То, что благо может достигаться вне истины (см. эпиграф к данной статье, имеющий фольклорное происхождение), а истинное знание может вести не обязательно к благу («Во многой мудрости много печали».— Екклезиаст, [1,18], подмечено людьми давно. В последнее время вопрос о соотношении истинности знания и блага (ценности) со всей необходимой ясностью и остротой ставится в рамках логики научного познания [1; 230—258]. Этот вопрос имеет значение не только для упорядочения отвлеченных понятий в рамках основного вопроса философии (отношение мышления к бытию, отношение действительного положения вещей, невымышленных обстоятельств, с одной стороны, и субъективных образов, идей, с другой), что немаловажно, но и для решения повседневных профессиональных вопросов в области производства и упорядочения психологической информации, накопления профессионального опыта психологов-практиков и обмена им, в области воспроизводства профессиональной культуры (подготовка и переподготовка кадров психологов). Поэтому остановимся на нем подробнее.

 

2

 

Если встать на позиции классического понимания истинности знания и рассматривать отношения взаимосоответствия

 

15

 

(корреспонденции), с одной стороны, знания, субъективного образа, идеи и, с другой стороны, действительного положения вещей, то можно задать два разных вопроса и осуществить два разных хода мысли: соответствует ли идея вещам, и если «да», то идея истинна (если «нет» — ложна); соответствует ли вещь («положение вещей», «стечение обстоятельств») идее, и если «да», то это благо, ценность (если «нет» — не благо, большее или меньшее зло, антиценность) .

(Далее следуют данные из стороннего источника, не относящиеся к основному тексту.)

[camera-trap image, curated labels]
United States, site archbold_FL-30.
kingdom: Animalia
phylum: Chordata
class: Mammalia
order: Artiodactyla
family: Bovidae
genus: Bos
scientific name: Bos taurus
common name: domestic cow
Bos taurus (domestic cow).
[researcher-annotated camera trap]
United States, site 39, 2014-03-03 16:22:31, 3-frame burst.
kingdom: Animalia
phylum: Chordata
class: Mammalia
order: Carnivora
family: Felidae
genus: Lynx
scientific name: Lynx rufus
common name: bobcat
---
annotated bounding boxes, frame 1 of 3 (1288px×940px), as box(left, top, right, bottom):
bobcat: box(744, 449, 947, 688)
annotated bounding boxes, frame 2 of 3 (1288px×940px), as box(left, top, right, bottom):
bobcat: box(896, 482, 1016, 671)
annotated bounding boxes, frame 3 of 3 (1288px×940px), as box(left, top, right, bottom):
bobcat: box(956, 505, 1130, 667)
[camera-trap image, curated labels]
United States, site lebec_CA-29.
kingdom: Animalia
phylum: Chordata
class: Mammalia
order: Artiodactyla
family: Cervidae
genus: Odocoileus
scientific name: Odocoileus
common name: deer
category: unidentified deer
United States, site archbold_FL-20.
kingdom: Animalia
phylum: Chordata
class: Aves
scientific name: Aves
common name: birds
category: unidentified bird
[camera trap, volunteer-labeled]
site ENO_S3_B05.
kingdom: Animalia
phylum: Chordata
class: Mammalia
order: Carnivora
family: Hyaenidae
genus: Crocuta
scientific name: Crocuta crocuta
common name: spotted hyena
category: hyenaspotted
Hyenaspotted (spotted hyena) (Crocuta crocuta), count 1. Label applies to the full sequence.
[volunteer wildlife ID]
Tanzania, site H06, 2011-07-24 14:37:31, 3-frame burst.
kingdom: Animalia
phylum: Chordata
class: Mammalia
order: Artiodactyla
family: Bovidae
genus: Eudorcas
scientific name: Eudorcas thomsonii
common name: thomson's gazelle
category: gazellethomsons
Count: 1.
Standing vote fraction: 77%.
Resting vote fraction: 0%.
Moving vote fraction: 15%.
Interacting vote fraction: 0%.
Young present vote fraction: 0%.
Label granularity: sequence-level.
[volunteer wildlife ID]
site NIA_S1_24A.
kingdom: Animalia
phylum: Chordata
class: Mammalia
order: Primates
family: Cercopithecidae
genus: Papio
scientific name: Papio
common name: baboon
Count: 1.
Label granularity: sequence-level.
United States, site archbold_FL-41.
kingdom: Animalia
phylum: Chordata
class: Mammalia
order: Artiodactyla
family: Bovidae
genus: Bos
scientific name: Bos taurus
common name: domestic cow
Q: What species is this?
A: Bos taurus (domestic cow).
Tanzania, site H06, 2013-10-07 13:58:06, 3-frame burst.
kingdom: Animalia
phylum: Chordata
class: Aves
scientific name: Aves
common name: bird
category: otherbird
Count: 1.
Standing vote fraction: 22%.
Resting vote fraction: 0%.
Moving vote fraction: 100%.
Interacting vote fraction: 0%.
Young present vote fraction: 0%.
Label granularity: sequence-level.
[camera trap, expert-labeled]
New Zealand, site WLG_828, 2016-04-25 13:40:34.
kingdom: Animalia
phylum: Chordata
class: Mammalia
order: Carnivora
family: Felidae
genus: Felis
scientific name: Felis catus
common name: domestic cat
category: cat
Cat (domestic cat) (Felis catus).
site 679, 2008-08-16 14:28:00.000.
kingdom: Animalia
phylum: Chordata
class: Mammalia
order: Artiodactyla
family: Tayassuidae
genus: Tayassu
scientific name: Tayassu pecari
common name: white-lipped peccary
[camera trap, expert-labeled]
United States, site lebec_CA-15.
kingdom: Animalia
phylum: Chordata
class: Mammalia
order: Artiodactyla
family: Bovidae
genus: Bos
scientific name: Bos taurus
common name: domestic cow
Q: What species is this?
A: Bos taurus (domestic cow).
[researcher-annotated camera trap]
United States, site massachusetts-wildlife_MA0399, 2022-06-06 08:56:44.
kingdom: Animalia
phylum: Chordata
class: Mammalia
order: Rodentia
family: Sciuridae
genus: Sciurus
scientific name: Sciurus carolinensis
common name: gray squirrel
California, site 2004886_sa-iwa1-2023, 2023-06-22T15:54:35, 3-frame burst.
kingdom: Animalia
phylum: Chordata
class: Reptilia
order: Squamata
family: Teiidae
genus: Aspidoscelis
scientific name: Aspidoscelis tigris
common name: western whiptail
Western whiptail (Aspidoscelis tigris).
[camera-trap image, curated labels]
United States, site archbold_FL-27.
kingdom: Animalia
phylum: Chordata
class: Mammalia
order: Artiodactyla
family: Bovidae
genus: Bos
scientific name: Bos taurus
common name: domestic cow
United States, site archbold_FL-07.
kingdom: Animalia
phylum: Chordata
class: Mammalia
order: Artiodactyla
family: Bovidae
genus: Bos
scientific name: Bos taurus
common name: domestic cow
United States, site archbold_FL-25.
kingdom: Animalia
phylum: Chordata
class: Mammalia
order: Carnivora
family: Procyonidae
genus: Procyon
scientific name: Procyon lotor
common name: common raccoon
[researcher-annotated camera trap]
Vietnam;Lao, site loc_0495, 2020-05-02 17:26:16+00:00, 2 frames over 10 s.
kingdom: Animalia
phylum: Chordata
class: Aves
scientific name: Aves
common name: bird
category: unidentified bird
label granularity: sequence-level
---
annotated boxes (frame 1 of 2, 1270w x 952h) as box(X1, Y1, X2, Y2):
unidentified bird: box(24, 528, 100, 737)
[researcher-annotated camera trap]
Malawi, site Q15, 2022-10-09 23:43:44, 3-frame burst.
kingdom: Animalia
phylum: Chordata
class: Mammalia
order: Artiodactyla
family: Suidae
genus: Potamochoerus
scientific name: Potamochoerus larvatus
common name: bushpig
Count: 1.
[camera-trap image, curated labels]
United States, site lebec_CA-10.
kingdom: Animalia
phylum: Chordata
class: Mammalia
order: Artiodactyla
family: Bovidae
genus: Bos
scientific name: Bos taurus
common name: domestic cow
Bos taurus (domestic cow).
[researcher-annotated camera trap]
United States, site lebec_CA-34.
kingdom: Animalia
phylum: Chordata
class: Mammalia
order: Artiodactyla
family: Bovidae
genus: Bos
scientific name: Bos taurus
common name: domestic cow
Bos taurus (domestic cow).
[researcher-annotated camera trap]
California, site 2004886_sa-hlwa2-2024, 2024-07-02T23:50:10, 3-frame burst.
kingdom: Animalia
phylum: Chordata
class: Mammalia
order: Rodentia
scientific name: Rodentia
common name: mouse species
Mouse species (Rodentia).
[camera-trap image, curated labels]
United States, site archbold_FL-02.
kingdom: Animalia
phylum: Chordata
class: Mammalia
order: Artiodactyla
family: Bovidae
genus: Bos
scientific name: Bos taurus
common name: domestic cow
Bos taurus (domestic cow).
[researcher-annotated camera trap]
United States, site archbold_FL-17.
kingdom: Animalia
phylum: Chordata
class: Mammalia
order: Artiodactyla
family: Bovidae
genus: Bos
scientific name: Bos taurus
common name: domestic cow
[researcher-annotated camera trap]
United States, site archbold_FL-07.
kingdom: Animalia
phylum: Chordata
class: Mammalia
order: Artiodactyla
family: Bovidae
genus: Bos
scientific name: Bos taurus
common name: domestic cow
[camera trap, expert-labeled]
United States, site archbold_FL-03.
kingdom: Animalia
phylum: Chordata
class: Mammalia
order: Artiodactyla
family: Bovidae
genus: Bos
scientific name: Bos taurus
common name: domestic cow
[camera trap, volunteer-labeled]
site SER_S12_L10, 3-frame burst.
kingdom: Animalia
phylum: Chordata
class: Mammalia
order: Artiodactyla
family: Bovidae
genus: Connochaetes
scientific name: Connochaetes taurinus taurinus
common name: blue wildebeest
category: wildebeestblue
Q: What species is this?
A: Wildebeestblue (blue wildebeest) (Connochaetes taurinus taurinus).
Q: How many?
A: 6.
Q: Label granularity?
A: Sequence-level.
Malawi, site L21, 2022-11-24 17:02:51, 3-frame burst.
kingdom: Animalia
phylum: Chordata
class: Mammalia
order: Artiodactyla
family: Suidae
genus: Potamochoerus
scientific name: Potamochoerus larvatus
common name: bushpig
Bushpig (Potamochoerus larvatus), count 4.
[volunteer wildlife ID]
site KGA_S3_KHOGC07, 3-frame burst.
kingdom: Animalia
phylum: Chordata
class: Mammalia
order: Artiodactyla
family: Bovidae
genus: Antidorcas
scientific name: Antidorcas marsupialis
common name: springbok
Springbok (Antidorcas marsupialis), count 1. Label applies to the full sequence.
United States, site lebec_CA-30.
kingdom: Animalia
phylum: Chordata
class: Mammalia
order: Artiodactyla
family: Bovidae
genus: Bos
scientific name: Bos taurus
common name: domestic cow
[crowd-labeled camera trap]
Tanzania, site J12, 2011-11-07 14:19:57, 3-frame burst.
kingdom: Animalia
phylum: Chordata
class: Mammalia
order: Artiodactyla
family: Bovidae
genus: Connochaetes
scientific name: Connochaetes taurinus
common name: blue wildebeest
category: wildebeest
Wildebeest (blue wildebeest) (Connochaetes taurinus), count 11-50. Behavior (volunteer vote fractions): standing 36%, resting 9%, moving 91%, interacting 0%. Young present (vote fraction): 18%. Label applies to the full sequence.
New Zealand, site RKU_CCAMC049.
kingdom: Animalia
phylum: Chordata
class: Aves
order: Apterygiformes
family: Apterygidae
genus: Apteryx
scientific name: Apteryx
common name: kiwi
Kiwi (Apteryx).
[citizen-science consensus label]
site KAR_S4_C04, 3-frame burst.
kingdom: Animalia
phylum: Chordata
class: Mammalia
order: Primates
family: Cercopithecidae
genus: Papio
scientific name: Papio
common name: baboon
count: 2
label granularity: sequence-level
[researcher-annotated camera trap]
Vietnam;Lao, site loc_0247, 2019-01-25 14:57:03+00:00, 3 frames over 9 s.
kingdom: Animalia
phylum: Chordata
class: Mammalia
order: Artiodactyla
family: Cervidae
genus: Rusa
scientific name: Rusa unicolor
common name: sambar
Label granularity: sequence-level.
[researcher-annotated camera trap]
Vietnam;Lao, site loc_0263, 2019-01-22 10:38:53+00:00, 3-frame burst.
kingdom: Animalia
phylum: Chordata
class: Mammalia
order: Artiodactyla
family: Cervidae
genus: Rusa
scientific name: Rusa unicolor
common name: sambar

Таким образом, в рассматриваемом отношении корреспонденции субъективного образа и бытия как бы спаяны, неразрывно соединены две фундаментальные дилеммы: «правда — не правда», «добро — зло», и сообразно этому в науке, в практике можно выделять два разных подхода человека к его делу: истинностный и ценностный [1] . Первый возникает при преимущественной ориентации на одну из обозначаемых дилемм при отвлечении от идеи блага, добра, второй — наоборот. Первый ведет — в пределе — к возникновению явлений бесчеловечной мощи («хиросима», «чернобыль», «арал», тотальное забвение «человеческого фактора» в построении искусственной среды обитания людей), второй — к немощной человечности, символом которой может быть образ Луки из пьесы «На дне» М. Горького. Очевидно, требуется сознательное — в порядке следования непреложной норме — поддержание некоторого оптимального баланса, сочетания как истинностного, так и внеистинностного подходов в профессиональной деятельности, в частности психологов: и впадание в чистый сциентизм, и поклонение чистой, так называемой гуманистической, психологии — это всё же формы профессионального экстремизма, от которых особенно бдительно нужно оберегать прежде всего систему начального профессионального образования психологов (по стечению обстоятельств, это начальное образование является высшим специальным).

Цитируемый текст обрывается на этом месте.